1 An Intermediate Guide to Writing in English for University Study by the University of Reading

Start: 5th March

Duration: 5 weeks

For whom: students of EFL interested in developing their academic writing skills

Being a long-time learner of English I know that writing skills are more important than most of our students realise. Some of them believe it easy to write an opinion essay or a short business mail – well, we, the teachers, have been there, done that and know now that learning writing may be quite a challenge. This course is designed to make our lives easier, as here you’ll get an introduction to research tools, writing critically and referencing, as well as learning more about the fundamentals like essay structure, proofreading and avoiding plagiarism.

2 Sign Language Structure, Learning, and Change by Georgetown University

Start: self-paced

Duration: 4 weeks

For whom: people interested in American Sign Language

Being a teacher of a language means learning about various versions of a language one teaches. We study accents and jargons, but maybe we should spend some time on the sign version of English? This course will provide you with historical origins,  types of structural variation within ASL, role of visual analogy in learning ASL, and ways in which language specific variation and historical change for signed languages may compare and contrast to those for spoken languages.

3 Introduction to Multilingual and Multicultural Education by National Research University Higher School of Economics

Start: 5th March

Duration: 8 weeks

For whom: educators aware of school-related issues connected with multiculturalism

Offering equal educational opportunities in more and more multicultural world seems to be yet another challenge. This course will help you evaluate various teaching practices in multilingual and multicultural settings, evaluate various language policies, get insights to better understand the learning needs of students of various backgrounds and apply this knowledge in your own classroom. I believe this course may be useful for everyone, especially big city teachers.

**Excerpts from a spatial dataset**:
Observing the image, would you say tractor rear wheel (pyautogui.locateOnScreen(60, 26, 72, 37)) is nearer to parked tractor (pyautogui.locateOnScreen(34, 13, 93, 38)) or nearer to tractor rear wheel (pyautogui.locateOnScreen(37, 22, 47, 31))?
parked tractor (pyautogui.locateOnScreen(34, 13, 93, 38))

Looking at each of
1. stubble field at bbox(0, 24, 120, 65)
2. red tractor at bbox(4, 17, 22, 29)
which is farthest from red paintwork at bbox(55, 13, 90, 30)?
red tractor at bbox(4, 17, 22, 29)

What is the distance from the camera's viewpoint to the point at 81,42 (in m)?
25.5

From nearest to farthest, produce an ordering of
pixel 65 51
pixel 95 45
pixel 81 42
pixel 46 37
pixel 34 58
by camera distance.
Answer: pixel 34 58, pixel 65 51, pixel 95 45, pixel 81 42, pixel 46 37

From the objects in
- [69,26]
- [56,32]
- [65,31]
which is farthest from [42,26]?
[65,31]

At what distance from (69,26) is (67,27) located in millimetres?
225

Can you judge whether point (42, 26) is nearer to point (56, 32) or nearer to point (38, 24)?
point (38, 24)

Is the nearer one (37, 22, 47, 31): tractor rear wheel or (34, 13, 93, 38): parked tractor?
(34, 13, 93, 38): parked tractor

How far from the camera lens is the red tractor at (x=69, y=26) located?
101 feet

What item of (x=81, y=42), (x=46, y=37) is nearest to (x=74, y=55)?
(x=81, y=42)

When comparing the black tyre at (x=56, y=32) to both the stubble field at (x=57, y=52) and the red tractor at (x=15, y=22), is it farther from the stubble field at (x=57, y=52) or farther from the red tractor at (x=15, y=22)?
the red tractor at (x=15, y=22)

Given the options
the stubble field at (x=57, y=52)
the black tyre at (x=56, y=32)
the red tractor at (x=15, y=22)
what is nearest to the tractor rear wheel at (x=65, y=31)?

**Complete the following**:
A – In the course descriptions, why does the writer suggest that teachers of English might spend time on the sign version of the language?
B – Set down the lines of the listing word for word, starting at the line that contains "From nearest to" and ending at the final line of the listing.
The course descriptions and the listing are independent of each other.

**Task results**:
A – The writer explains that being a teacher of a language means learning about the various versions of the language one teaches. Since teachers already study accents and jargons, the sign version of English is offered as another version worth their time.

B –
From nearest to farthest, produce an ordering of
pixel 65 51
pixel 95 45
pixel 81 42
pixel 46 37
pixel 34 58
by camera distance.
Answer: pixel 34 58, pixel 65 51, pixel 95 45, pixel 81 42, pixel 46 37

From the objects in
- [69,26]
- [56,32]
- [65,31]
which is farthest from [42,26]?
[65,31]

At what distance from (69,26) is (67,27) located in millimetres?
225

Can you judge whether point (42, 26) is nearer to point (56, 32) or nearer to point (38, 24)?
point (38, 24)

Is the nearer one (37, 22, 47, 31): tractor rear wheel or (34, 13, 93, 38): parked tractor?
(34, 13, 93, 38): parked tractor

How far from the camera lens is the red tractor at (x=69, y=26) located?
101 feet

What item of (x=81, y=42), (x=46, y=37) is nearest to (x=74, y=55)?
(x=81, y=42)

When comparing the black tyre at (x=56, y=32) to both the stubble field at (x=57, y=52) and the red tractor at (x=15, y=22), is it farther from the stubble field at (x=57, y=52) or farther from the red tractor at (x=15, y=22)?
the red tractor at (x=15, y=22)

Given the options
the stubble field at (x=57, y=52)
the black tyre at (x=56, y=32)
the red tractor at (x=15, y=22)
what is nearest to the tractor rear wheel at (x=65, y=31)?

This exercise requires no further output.